UCL Experimental Particle Physics Consolidated Grant (2022-2025)

Experimental particle physics studies extremely small sizes, or equivalently high energies. We seek to understand the nature of the physical universe in terms of fundamental forces and particles to answer the simple question: how did our universe evolve? Experiments capable of reaching these extremes are technically demanding, requiring precision detectors which can operate in hostile environments, particle accelerators which can collide beams at very high energies, super-sensitive detectors capable of identifying very rare decays, high-speed electronics to read a million pieces of information per second & software to analyse petabytes of data using the latest data-mining techniques.
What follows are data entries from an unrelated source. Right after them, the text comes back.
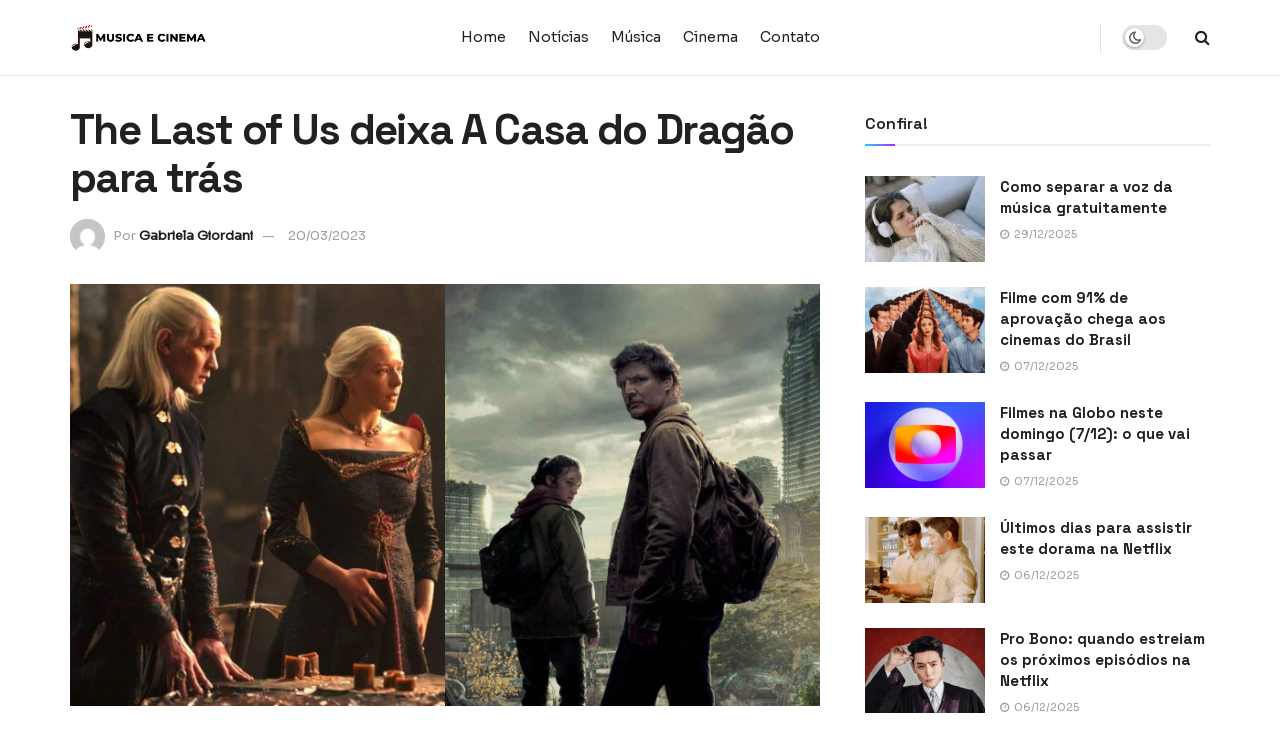

--- FILE ---
content_type: text/css
request_url: https://musicaecinema.com/wp-content/uploads/jnews/scheme.css?ver=1756669000
body_size: 573
content:
.jeg_main_menu>li>a{font-weight:400;text-transform:capitalize}.jeg_post_meta{text-transform:capitalize}.jeg_meta_author .by{margin-right:3px}.jeg_share_button.share-float a{background-color:#212121;margin-bottom:5px}.jeg_block_heading_6:after{background-color:#21d4fd;background-image:linear-gradient(45deg,#21d4fd 0%,#b721ff 100%)}.jnews-dark-mode .jeg_block_heading_6:after{background-color:#21d4fd;background-image:linear-gradient(45deg,#21d4fd 0%,#b721ff 100%)}.jeg_tabpost_nav li.active{border-bottom-color:#21d4fd}.jeg_menu_style_1>li>a:before{background-image:linear-gradient(45deg,#21d4fd 0%,#b721ff 100%)}.jeg_header .socials_widget a:hover .fa,.jeg_footer .socials_widget a:hover .fa{opacity:1}.jeg_header .socials_widget a:hover .fa:before,.jeg_footer .socials_widget a:hover .fa:before{background:linear-gradient(45deg,#21d4fd 0%,#b721ff 100%);-webkit-background-clip:text;-webkit-text-fill-color:transparent}.jeg_footer.dark input[type=submit]{background-color:#21d4fd;background-image:linear-gradient(45deg,#21d4fd 0%,#b721ff 100%)}.jeg_logo img{width:55%}.jeg_stickybar .jeg_logo img{width:80%}.jeg_heroblock .jeg_post_category a,.jeg_thumb .jeg_post_category a{background-image:linear-gradient(45deg,#21d4fd 0%,#b721ff 100%);padding:3px 5px 2px}.jeg_postblock_14 .jeg_pl_lg_box .jeg_post_category a{background-image:linear-gradient(45deg,#21d4fd 0%,#b721ff 100%)}.jeg_postblock_9 .jeg_pl_md_1 .jeg_post_title{font-size:20px}.jeg_postblock_17 .jeg_pl_md_1 .jeg_post_title{font-size:18px}.jeg_readmore{color:#212121 !important;border-color:#212121;box-shadow:0 0px 0px rgb(0 0 0/0%)}.jeg_readmore:hover{color:#ffff !important}.jeg_block_loadmore a{border-color:#212121 !important;box-shadow:0 0px 0px rgb(0 0 0/0%);border-radius:0}.jnews-dark-mode.jeg_block_loadmore a{background-color:#494949;border-color:#494949 !important;box-shadow:0 0px 0px rgb(0 0 0/0%);border-radius:0}.mc4wp-form input[type=submit]{background-color:#21d4fd;background-image:linear-gradient(45deg,#21d4fd 0%,#b721ff 100%)}.jeg_postblock_14 .jeg_pl_md_1 .jeg_post_title{font-size:20px}.footer_logo{max-width:60%}.jeg_mobile_logo img{width:120px}.jeg_tabpost_nav li{font-size:12px}@media(max-width:768px){.vc_col-sm-8{width:100%}}@media only screen and (max-width:1024px){.jeg_sidebar{width:100%}}@media(max-width:768px){.col-sm-8{width:100%}}.jnews-dark-mode input[type=submit]{background-color:#494949}.jnews-dark-mode .jeg_pagenav_1 .page_number.active{background-color:#494949;border-color:#494949}.jnews-dark-mode .jeg_tabpost_nav li.active{border-bottom-color:#ffff}.jeg_block_heading_6 .jeg_block_title span .jeg_subcat_right{font-weight:700}.jnews_inline_related_post .jeg_block_title{font-weight:700}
This is a "consolidated grant", underpinning the base of highly skilled research & technical staff which allows UCL to lead projects at the very highest levels. It provides the support that allows the group to effectively train PhD students & young post-doc researchers. The science this will support includes:
- Understand the properties and exact nature of the Higgs boson, search for new physics at the LHC, and upgrade the ATLAS experiment.
- Measure with exquisite precision the magnetic dipole moment of the muon, the heavier version of the electron, confronting a long-standing anomaly which may indicate new fundamental physics.
- Understand why we live in a universe dominated by matter rather than anti-matter, in contrast to the conditions immediately after the Big Bang. Neutrino oscillations, which may show a difference between the behaviour of neutrinos and anti-neutrinos, are studied with the NOvA experiment, and soon with the massive DUNE experiment that we are helping to construct. UCL will analyse data from SuperNEMO and the new LEGEND experiment, which will search for the incredibly rare process whereby matter is spontaneously created inside the nucleus when it undergoes double-beta decay, yielding insights into how the cosmological matter-antimatter asymmetry may have arisen.
- Seek evidence for dark matter (DM), that makes up the majority of matter in the universe, with the LZ experiment that is sensitive to the fleeting signatures that DM particles in our galaxy leave if they bounce off atoms in the detector.
- Search for phenomena at extremely high energies, well beyond the reach of man-made accelerators. The PUEO experiment searches for ultra-high energy neutrino interactions in Antarctica.
- Look for evidence of exceedingly rare processes whereby a muon converts into 1 or 3 electrons; observing this process would be a clear sign of new physics.
- Develop new accelerator and detector technologies for future experiments. We are looking at paradigm-shifting accelerator technologies that may allow us to achieve higher energies in compact devices through the AWAKE project. We perform underpinning R&D that will allow us to build the next-generation of 10x larger underground detectors for DM and other rare event searches.
- Seek to test the long-established theory of QED in new, extreme environments similar to those found in astrophysical objects through the LUXE experiment.
- Deploy novel quantum technologies to dramatically improve the the prospect of measuring the neutrino mass, and consider how particle physics computations can be carried out vastly quicker on quantum computers.
- Share our results with other scientists and industry. Our accelerator and radiation measurement expertise can be applied to various sectors, and we cooperate with instrument manufacturers to develop better products for our own research and for other users. Of particular importance is our work to develop the use of proton beams for cancer treatment, building on our close relationship with UCL-Hospitals.

Some of this work is funded by other grants but is all underpinned by the technical expertise being supported by this grant, which is vital to secure the scientific progress and wider benefits that we seek.